Chunking and storing structured data and vectors for RAG

Smerfj@alien.top · 11 months ago

Chunking and storing structured data and vectors for RAG

AdamDhahabi@alien.top · 11 months ago

Yesterday I tried GPT4All, and it references context by outputting 3 passages from my local documents. I could click on each of them and read the passage. But their implementation is only using some algorithm at the moment. Embedding based on semantic search is still on their roadmap.

https://preview.redd.it/dnoqmk4olazb1.png?width=1807&format=png&auto=webp&s=cdd1f17a2ea20100504c275094e52b61a6e054f7

SatoshiNotMe@alien.top · 11 months ago

Langroid has a DocChatAgent, you can see an example script here -

https://github.com/langroid/langroid-examples/blob/main/examples/docqa/chat.py

Every generated answer is accompanied by Source (doc link or local path), and Extract (the first few and last few words of the reference — I avoid quoting the whole sentence to save on token costs).

### [Collected data entries]
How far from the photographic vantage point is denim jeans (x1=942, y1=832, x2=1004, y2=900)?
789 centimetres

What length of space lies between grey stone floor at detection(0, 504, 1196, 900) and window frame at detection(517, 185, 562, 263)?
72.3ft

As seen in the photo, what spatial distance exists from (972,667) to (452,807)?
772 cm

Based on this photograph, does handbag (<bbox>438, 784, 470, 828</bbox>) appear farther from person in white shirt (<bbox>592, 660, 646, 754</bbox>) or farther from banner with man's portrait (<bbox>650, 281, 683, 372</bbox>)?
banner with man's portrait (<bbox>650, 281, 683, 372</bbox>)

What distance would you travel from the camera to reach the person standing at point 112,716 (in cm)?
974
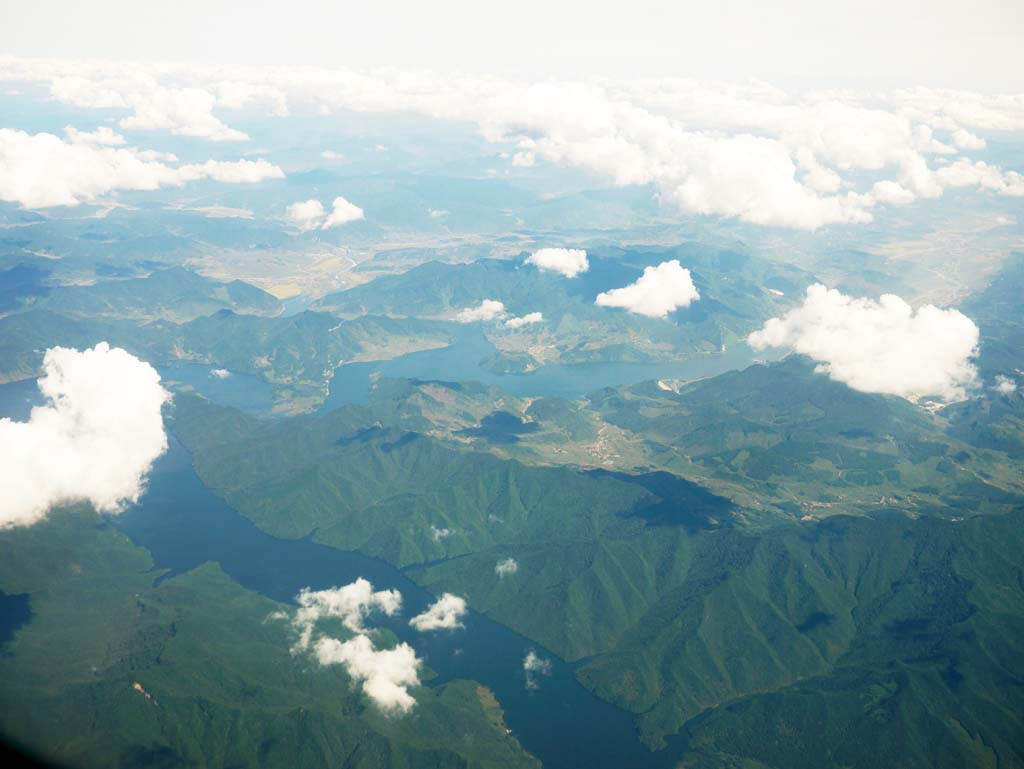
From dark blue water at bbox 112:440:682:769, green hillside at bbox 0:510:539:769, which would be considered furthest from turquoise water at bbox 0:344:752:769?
green hillside at bbox 0:510:539:769

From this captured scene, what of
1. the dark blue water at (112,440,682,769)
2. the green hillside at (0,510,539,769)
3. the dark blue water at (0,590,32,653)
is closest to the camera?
the green hillside at (0,510,539,769)

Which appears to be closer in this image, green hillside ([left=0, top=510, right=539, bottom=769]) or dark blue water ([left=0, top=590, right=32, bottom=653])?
green hillside ([left=0, top=510, right=539, bottom=769])

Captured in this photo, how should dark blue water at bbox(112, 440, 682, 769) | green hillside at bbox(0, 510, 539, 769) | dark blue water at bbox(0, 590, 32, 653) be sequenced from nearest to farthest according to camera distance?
green hillside at bbox(0, 510, 539, 769), dark blue water at bbox(112, 440, 682, 769), dark blue water at bbox(0, 590, 32, 653)

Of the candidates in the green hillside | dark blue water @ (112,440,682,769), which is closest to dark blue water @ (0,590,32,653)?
the green hillside

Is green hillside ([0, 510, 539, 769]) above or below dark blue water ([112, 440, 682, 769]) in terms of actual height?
above

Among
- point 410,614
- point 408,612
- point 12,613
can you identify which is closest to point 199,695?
point 410,614

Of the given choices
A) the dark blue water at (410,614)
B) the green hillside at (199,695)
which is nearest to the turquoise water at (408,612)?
the dark blue water at (410,614)

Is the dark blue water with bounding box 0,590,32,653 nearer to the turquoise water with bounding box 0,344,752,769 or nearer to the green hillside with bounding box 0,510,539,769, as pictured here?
the turquoise water with bounding box 0,344,752,769

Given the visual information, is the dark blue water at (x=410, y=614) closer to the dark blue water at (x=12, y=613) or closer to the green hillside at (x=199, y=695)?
the green hillside at (x=199, y=695)

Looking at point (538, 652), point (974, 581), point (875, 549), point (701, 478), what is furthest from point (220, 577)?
point (974, 581)

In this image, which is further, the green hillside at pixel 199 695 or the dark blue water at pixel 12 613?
the dark blue water at pixel 12 613
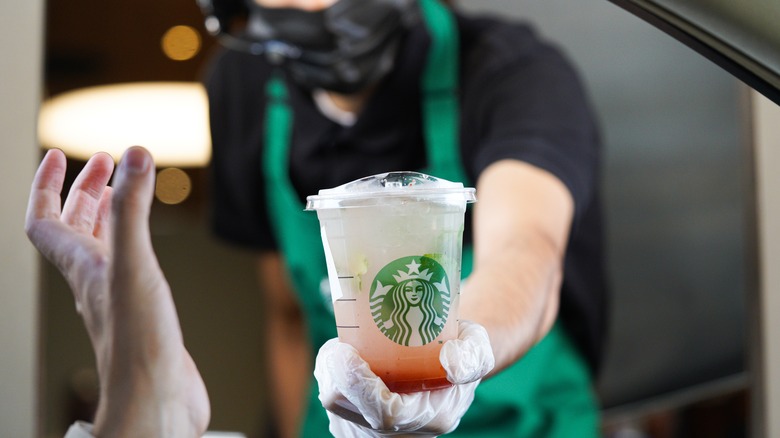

### [ACTIVITIES]
- 1) In the forum thread, what comes with every answer that Langroid's DocChatAgent generates?
- 2) Sum up the forum thread in two sentences.
- 3) Reproduce everything in the forum thread from "Smerfj@alien.top · 11" down to "on their roadmap.".
The material has nothing to do with this work.

### [SOLUTIONS PER TASK]
- 1) A Source (a doc link or local path) and an Extract made of the first few and last few words of the reference.

- 2) One commenter says GPT4All references context by showing three passages from local documents that can be clicked and read, though its implementation currently uses only some algorithm, and embedding based on semantic search is still on the roadmap. Another commenter points to Langroid's DocChatAgent, which gives a source and a short extract with every answer, using only the first and last few words of the reference to save on token costs.

- 3)
Smerfj@alien.top · 11 months ago

Chunking and storing structured data and vectors for RAG

AdamDhahabi@alien.top · 11 months ago

Yesterday I tried GPT4All, and it references context by outputting 3 passages from my local documents. I could click on each of them and read the passage. But their implementation is only using some algorithm at the moment. Embedding based on semantic search is still on their roadmap.